No sé, no sé…….. movía la cabeza mi padre, con
una socarrona sonrisa que no me podía pasar desapercibida.
Ajeno
a la controversia, mi hermano mayor asaba bellotas y castañas entre las brasas. Cuando la cena estuvo preparada, mi padre
acercó la mesa junto a la chimenea y nos dispusimos a cenar. Más pendiente de
la cita que de otra cosa, despaché en un
santiamén las sopas de tomate con torreznos.
En
tanto mi madre recogía y fregaba los
cacharros, mi padre, con el puchero de agua caliente, llenaba las botellas que
habrían de atenuar el frío de las camas.
Antes
de marcharme a dormir me asomé a la ventana: La luna ufana se revolcaba en la
nieve del tejado y le lanzaba bolas al mastín, que juguetón, la provocaba con
sus ladridos desde el corral.
Una
estrella fugaz cruzó el cielo helado. Abrazado a mi botella, como un náufrago a su madero, me apresuré a emitir el deseo. Y aquel deseo sacudido por la magia estelar, de
inmediato comenzó a realizarse: La nieve helada que hasta entonces había
cubierto la parra y el granado,
comenzaba a desplomarse, los carámbanos del tejado a fundirse y el rumor del arroyo, cada vez se escuchaba con
más fuerza.
- ¡¡ Madre,
madre!! Mira como se deshace la nevada.
-
Me parece que como no te encuentren dormido, los Reyes pasan de largo esta noche.
Cuando
me metí en la cama mi hermano ya se había dormido. Arrimé los pies helados a la botella
y cerré los ojos. Con cierto sigilo mi madre entró y se llevó nuestras botas. Intenté
dormirme, pero justo entonces, comenzaba
sobre el tejado el coloquio de los gatos
en celo. Sus maullidos eran tan
escandalosos que durante un buen rato me mantuvieron despierto y entretenido en
traducir sus felinos requiebros tal y como un día me enseñara la abuela.
-
¿Me lo das Poloniaaaaaaaaa…..? -
Preguntaba cadencioso y lastimero el gato-
- No quiero Mateooooooooo….. - Le respondía llorona la novia -
- ¿Para cuando entonces…?
-
Pa luego, pa luego, pa luego, – cortaba
furiosa la gata-.
Me
dormí tarde y las pesadillas se sucedieron sin pausa: Camellos que se quedaban
atollados en la nieve, los hielos del Charcón que cedían bajo mis pasos descalzos……….
Por
fin escuché cantar al gallo en el corral, a éste le respondió el gallo del
vecino, al del vecino su próximo y así hasta que el último kikiriquiiiiiii del último gallinero del pueblo se topó con la
salida del sol.
Cuando
las caballerías reclamaron su ración de comida a rebuznos y patadas contra la
puerta de la cuadra, escuche levantarse y maldecir a mi padre. Debí volver a
dormirme, por que cuando me di cuenta, a mi lado solo quedaba el hueco frío de
mi hermano. Llamé a voces a mi madre que acudió al instante. Me ayudó a vestir y
antes incluso de darle los buenos días, le lancé la pregunta:
-Madre,
¿vinieron por fin los Reyes?
-
Yo no he encontrado rastro de ellos,
pero… al saloncillo todavía no he entrado.
Antes
de que terminara su respuesta corrí descalzo hacia la sala y empujé la puerta.

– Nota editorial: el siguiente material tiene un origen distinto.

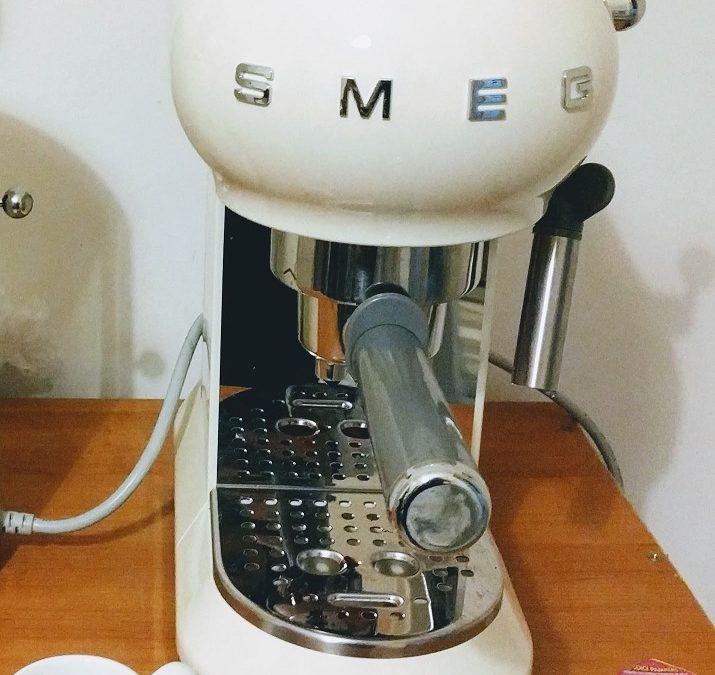 Con Mulino Bianco vinci la macchina da caffè espresso SMEG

Mi hermano, feliz, sujetaba un trozo de caña y tallaba una flauta con la
navajilla que le habían traído aquella noche. En mi bota asomaba un plumier con
lapiceros de colores y una hermosa y brillante naranja. ¿Que más podía desear un niño campesino? Todos los colores del arco iris estaban allí,
y la naranja prometía el dulzor y exhalaba la fragancia de los huertos de Galilea. Feliz y nervioso, la
naranja se me escapó y rodó hasta los pies de mis padres; y fue mi madre,
mientras me calzaba las botas quien me confió:
-
Si te hubieras levantado un poco antes, hubieras podido distinguir las huellas de los camellos sobre la nieve.
Con
la llegada de la noche y mientras mi madre cocinaba la cena a la lumbre, mi
padre volvía a especular con nuevas premoniciones que conseguían mantenerme en
vilo. Según había escuchado en el parte de la radio, la copiosa nevada que
había cegado los caminos y las señales de La Jara , suponía un serio problema para la orientación de Los
tres Reyes. Mi madre contrarrestaba
compasiva sus malos augurios:
“Yo
creo que podrán llegar hasta el pueblo, por algo son Magos”.
“Magos
son, pero los camellos que montan son simples camellos” volvía a la carga mi padre.
“También su poder alcanzará a lo camellos, Insistía ella”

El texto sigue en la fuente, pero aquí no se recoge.